▶ [TASKS FOR THIS EXERCISE]
1. Return the forum thread on pricing and equipment for a computer repair business word for word.
2. Please retype the records from their start through the line containing "4. the green grass at (627,843)", both ends included, and leave the pictures out of your answer.

▶ [TEXT SEGMENT]
◇ ◇ ◇ ◇ ◇ ◇ ◇

I have worked remotely using netmeeting and taking control of the desktop - now XP has remote assistance which would be great for that type of work....

some kit i have available - is a spare hardrive, mouse, keyboard, powerleads, cat5cable monitor - so when I get a box I can connect up and run
also I have a copy of all the boot floppies from http://www.bootdisk.com/
I also have a bootable CD from http://www.ultimatebootcd.com/


----------



## blues_harp28 (Jan 9, 2005)

Hi in addition to the good suggestions from etaf.
Do not undersell yourself..keep in mind the minimum you want to earn from the business..you may be starting in a small way but set a price and stick to it.
Remember too that the tax man will at some time take an interest in your extra earnings..keep any records up to date.[sorry to bring that up]
As has been said word of mouth from satisfied customers will always bring in more work.
Go for it..and good luck.


----------



## mandriva (Mar 16, 2006)

Well thanks for all the great information guys. I will definantly be giving it a shot.

Cheers

Andy


----------



## etaf (Oct 2, 2003)

blues_harp28 - thats an excellent point


> Do not undersell yourself..keep in mind the minimum you want to earn from the business..


This was one of the reasons I stopped - my partner kept underselling, often doing things for nothing and when put under any pressure would also undercut......
He felt he had todo the work regardless and with overheads, Tax etc, if we continued in the same way and pricing policy, we could easily have lost money a lot of money, on just one big deal, so after a lot of discussion I decided it was not viable to continue ......

Some work you may want to do at a very reduced rate to get the recognition and profile etc etc - so make sure you do this only when it is necessary and only when it justifies your business needs.....

Have a pricing policy.


----------



## blues_harp28 (Jan 9, 2005)

Hi etaf it's so easy to do..you think that it's a new business you need the customers and you can end up doing the job for almost nothing.

◇ ◇ ◇ ◇ ◇ ◇ ◇

▶ [MATERIAL PROVIDED]
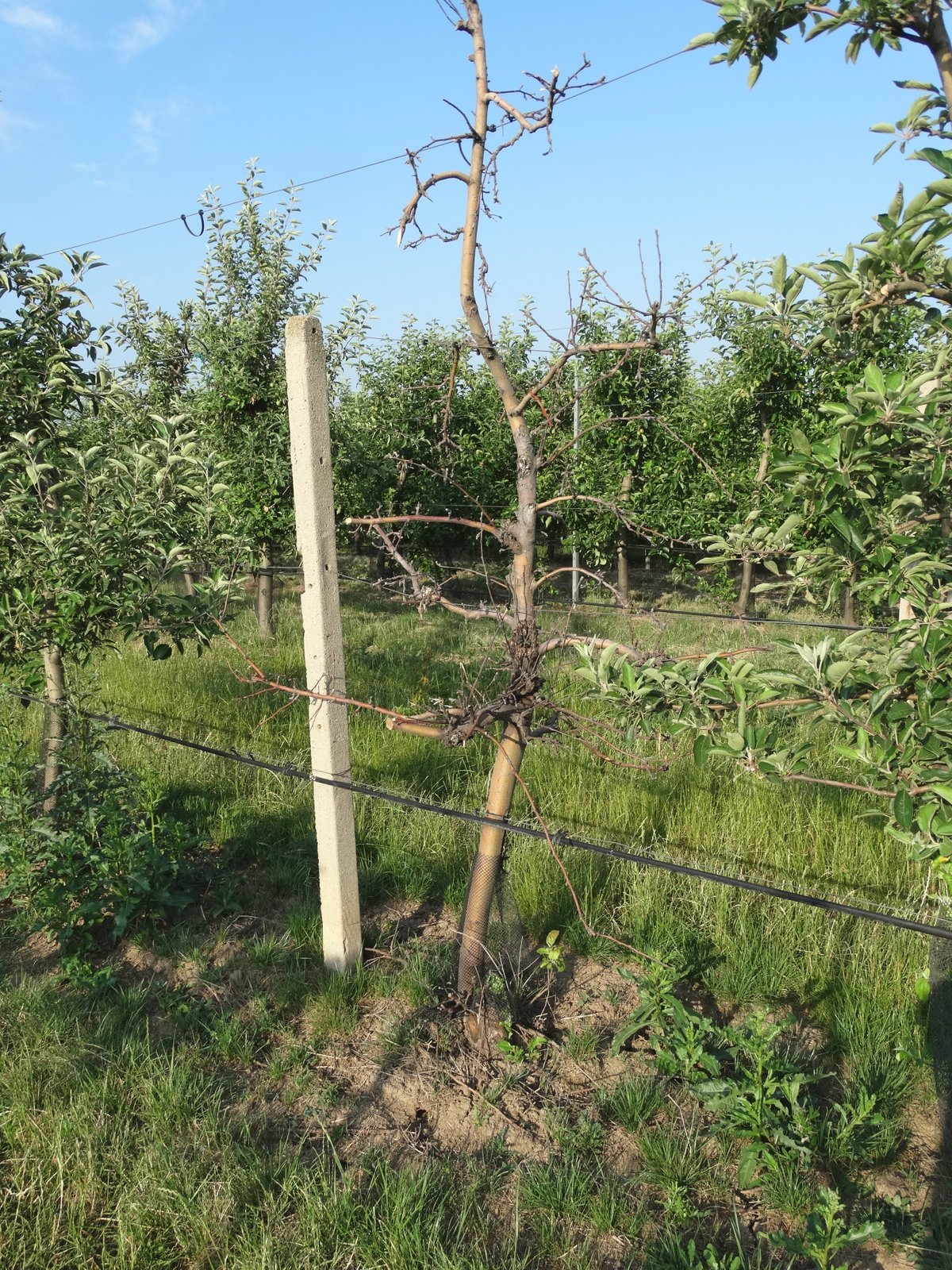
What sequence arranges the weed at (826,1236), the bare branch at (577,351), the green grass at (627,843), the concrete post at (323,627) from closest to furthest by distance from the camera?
1. the weed at (826,1236)
2. the bare branch at (577,351)
3. the concrete post at (323,627)
4. the green grass at (627,843)

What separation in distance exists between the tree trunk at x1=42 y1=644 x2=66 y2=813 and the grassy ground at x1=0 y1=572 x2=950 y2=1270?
514 millimetres

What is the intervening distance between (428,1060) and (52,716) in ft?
7.69

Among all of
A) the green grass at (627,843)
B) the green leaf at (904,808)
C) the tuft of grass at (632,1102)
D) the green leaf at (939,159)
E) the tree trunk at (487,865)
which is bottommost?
the tuft of grass at (632,1102)

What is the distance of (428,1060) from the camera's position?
9.71ft

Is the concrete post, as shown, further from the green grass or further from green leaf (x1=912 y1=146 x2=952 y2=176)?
green leaf (x1=912 y1=146 x2=952 y2=176)

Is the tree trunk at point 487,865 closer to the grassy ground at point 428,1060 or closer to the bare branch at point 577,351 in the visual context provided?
the grassy ground at point 428,1060

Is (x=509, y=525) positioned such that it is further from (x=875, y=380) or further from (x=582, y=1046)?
(x=582, y=1046)

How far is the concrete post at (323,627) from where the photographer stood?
3.11 m

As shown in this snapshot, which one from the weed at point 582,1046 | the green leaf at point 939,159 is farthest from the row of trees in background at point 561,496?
the weed at point 582,1046

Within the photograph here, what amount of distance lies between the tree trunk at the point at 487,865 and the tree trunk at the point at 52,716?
2074 mm

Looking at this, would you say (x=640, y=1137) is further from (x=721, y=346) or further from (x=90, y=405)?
(x=721, y=346)

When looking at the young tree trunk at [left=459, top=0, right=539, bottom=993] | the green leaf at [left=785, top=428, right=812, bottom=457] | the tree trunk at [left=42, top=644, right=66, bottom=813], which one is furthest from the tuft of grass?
the tree trunk at [left=42, top=644, right=66, bottom=813]

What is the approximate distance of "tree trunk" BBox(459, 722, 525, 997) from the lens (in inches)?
114

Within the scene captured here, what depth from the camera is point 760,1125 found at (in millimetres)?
2496
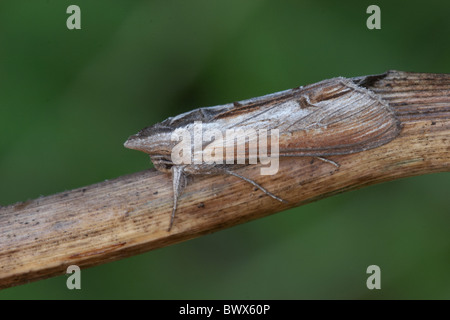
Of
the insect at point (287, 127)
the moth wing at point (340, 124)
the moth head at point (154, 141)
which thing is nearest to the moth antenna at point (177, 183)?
the insect at point (287, 127)

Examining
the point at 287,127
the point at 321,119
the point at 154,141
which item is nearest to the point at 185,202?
the point at 154,141

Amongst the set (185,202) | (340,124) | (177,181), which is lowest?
(185,202)

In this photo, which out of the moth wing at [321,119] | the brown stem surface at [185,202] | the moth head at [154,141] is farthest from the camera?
the moth head at [154,141]

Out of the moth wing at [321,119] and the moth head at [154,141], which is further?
the moth head at [154,141]

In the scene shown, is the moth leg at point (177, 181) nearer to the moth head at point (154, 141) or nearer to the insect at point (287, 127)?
the insect at point (287, 127)

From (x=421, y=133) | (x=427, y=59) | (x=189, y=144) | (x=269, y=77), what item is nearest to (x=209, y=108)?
(x=189, y=144)

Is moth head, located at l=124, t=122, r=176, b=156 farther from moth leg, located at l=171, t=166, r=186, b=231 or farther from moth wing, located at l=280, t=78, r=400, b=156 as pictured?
moth wing, located at l=280, t=78, r=400, b=156

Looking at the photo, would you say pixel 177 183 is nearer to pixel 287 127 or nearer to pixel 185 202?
pixel 185 202

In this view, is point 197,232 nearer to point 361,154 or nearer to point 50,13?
point 361,154
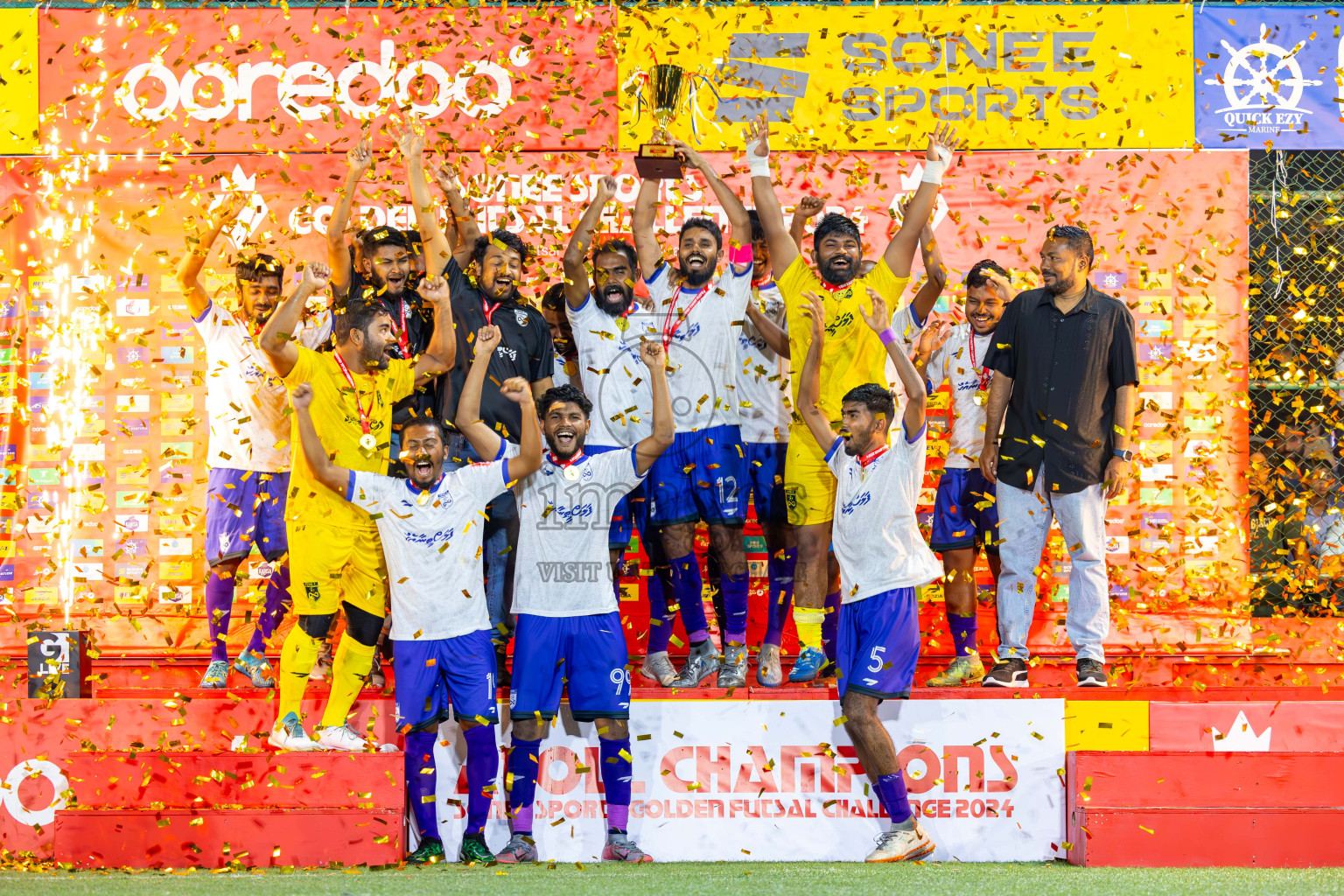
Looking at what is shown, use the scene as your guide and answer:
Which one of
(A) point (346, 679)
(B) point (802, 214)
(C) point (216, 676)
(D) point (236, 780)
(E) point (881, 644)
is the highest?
(B) point (802, 214)

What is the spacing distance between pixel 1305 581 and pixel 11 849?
747 centimetres

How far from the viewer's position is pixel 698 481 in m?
5.72

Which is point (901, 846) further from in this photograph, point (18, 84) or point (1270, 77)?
point (18, 84)

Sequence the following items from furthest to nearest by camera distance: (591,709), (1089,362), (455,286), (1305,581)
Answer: (1305,581)
(455,286)
(1089,362)
(591,709)

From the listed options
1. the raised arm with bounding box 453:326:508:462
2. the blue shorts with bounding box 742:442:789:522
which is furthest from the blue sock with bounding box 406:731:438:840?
the blue shorts with bounding box 742:442:789:522

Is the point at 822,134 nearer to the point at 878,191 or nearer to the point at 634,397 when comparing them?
the point at 878,191

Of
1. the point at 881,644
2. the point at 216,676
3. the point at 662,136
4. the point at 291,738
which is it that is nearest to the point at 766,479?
the point at 881,644

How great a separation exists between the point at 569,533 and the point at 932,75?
162 inches

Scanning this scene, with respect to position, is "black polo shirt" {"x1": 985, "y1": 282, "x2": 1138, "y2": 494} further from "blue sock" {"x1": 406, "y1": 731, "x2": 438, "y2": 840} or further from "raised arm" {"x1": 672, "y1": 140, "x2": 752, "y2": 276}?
"blue sock" {"x1": 406, "y1": 731, "x2": 438, "y2": 840}

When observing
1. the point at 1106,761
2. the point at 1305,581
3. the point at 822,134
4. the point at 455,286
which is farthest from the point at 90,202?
the point at 1305,581

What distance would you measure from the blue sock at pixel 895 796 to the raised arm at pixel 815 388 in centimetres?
154

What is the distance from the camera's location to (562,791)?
210 inches

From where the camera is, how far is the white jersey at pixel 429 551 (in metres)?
5.02

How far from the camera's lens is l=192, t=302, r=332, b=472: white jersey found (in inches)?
239
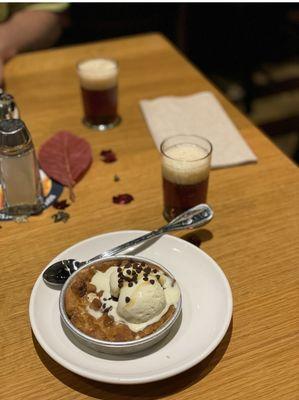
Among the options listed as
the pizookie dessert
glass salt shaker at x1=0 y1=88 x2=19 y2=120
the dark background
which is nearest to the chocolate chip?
the pizookie dessert

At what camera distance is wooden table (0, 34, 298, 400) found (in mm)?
726

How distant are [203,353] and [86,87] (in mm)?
894

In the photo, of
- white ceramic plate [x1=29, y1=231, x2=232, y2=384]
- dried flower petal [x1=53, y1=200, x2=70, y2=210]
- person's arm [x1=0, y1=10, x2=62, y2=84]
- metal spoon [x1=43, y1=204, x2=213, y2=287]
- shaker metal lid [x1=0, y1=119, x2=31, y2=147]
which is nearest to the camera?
white ceramic plate [x1=29, y1=231, x2=232, y2=384]

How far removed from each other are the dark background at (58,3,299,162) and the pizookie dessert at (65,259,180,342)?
7.18 feet

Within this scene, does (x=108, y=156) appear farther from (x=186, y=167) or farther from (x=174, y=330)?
(x=174, y=330)

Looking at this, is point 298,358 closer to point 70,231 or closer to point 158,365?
point 158,365

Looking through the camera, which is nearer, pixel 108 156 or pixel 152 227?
pixel 152 227

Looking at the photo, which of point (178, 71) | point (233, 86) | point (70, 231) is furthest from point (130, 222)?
point (233, 86)

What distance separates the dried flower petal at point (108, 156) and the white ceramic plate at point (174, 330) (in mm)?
344

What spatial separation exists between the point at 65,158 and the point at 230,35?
8.03 feet

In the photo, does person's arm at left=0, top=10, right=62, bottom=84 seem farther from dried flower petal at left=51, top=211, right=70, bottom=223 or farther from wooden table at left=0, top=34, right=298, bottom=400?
dried flower petal at left=51, top=211, right=70, bottom=223

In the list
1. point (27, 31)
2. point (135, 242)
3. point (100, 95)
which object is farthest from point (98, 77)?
point (27, 31)

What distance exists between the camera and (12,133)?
3.22 feet

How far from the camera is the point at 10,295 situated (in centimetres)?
88
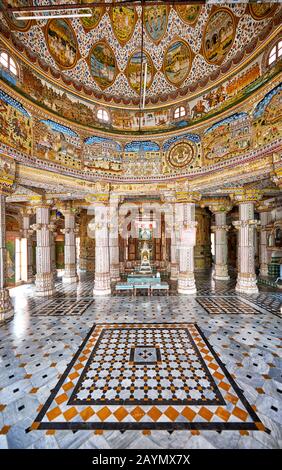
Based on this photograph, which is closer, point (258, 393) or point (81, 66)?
point (258, 393)

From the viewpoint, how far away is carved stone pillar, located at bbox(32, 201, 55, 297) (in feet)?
30.6

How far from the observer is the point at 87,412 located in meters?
2.97

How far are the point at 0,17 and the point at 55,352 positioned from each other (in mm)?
10389

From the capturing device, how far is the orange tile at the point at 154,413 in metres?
2.84

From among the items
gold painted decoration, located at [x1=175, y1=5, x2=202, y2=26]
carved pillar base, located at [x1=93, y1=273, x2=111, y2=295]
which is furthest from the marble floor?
gold painted decoration, located at [x1=175, y1=5, x2=202, y2=26]

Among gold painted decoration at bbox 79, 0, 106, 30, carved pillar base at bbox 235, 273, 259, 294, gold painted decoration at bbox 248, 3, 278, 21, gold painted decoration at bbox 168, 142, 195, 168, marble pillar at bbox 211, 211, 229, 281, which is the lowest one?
carved pillar base at bbox 235, 273, 259, 294

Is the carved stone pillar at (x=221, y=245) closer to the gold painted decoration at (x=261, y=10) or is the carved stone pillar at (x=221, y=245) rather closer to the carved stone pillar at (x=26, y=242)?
the gold painted decoration at (x=261, y=10)

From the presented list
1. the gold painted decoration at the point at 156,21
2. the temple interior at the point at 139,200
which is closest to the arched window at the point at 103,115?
the temple interior at the point at 139,200

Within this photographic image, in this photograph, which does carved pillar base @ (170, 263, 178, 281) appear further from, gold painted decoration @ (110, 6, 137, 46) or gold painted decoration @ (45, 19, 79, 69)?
gold painted decoration @ (110, 6, 137, 46)

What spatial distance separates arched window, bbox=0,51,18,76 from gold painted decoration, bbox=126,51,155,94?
545cm

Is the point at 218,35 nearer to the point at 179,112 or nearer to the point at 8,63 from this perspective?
the point at 179,112

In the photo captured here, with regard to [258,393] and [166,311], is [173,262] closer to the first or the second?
[166,311]

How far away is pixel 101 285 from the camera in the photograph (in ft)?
31.0
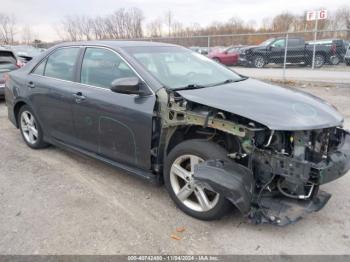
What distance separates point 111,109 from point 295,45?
15.6 metres

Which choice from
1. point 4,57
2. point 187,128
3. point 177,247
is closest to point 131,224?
point 177,247

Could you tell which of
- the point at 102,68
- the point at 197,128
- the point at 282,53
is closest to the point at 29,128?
the point at 102,68

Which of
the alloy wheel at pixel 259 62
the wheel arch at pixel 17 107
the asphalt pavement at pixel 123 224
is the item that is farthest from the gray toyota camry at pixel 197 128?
the alloy wheel at pixel 259 62

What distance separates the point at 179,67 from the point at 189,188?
1497mm

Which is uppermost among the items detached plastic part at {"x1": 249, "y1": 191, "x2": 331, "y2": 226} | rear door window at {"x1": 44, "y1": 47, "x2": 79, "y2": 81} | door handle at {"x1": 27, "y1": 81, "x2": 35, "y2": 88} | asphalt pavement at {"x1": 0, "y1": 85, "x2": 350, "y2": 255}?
rear door window at {"x1": 44, "y1": 47, "x2": 79, "y2": 81}

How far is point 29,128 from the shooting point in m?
5.06

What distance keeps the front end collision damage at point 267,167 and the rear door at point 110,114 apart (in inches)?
17.9

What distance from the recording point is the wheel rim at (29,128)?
4.95 metres

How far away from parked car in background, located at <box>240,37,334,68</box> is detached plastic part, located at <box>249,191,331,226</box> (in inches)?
602

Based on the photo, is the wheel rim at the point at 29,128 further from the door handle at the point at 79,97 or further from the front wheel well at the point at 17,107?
the door handle at the point at 79,97

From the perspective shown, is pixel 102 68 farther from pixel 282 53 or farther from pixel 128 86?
pixel 282 53

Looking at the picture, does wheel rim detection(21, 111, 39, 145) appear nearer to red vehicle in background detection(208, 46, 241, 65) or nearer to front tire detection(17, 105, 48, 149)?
front tire detection(17, 105, 48, 149)

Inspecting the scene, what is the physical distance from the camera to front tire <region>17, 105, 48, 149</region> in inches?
191

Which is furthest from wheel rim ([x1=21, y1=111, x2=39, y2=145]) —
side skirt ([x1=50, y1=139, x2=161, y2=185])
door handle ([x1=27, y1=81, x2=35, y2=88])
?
side skirt ([x1=50, y1=139, x2=161, y2=185])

◇ ◇ ◇ ◇ ◇ ◇ ◇

▶ [SOLUTIONS BY TASK]
1.
I have worked remotely using netmeeting and taking control of the desktop - now XP has remote assistance which would be great for that type of work....

some kit i have available - is a spare hardrive, mouse, keyboard, powerleads, cat5cable monitor - so when I get a box I can connect up and run
also I have a copy of all the boot floppies from http://www.bootdisk.com/
I also have a bootable CD from http://www.ultimatebootcd.com/


----------



## blues_harp28 (Jan 9, 2005)

Hi in addition to the good suggestions from etaf.
Do not undersell yourself..keep in mind the minimum you want to earn from the business..you may be starting in a small way but set a price and stick to it.
Remember too that the tax man will at some time take an interest in your extra earnings..keep any records up to date.[sorry to bring that up]
As has been said word of mouth from satisfied customers will always bring in more work.
Go for it..and good luck.


----------



## mandriva (Mar 16, 2006)

Well thanks for all the great information guys. I will definantly be giving it a shot.

Cheers

Andy


----------



## etaf (Oct 2, 2003)

blues_harp28 - thats an excellent point


> Do not undersell yourself..keep in mind the minimum you want to earn from the business..


This was one of the reasons I stopped - my partner kept underselling, often doing things for nothing and when put under any pressure would also undercut......
He felt he had todo the work regardless and with overheads, Tax etc, if we continued in the same way and pricing policy, we could easily have lost money a lot of money, on just one big deal, so after a lot of discussion I decided it was not viable to continue ......

Some work you may want to do at a very reduced rate to get the recognition and profile etc etc - so make sure you do this only when it is necessary and only when it justifies your business needs.....

Have a pricing policy.


----------



## blues_harp28 (Jan 9, 2005)

Hi etaf it's so easy to do..you think that it's a new business you need the customers and you can end up doing the job for almost nothing.

2.
What sequence arranges the weed at (826,1236), the bare branch at (577,351), the green grass at (627,843), the concrete post at (323,627) from closest to furthest by distance from the camera?
1. the weed at (826,1236)
2. the bare branch at (577,351)
3. the concrete post at (323,627)
4. the green grass at (627,843)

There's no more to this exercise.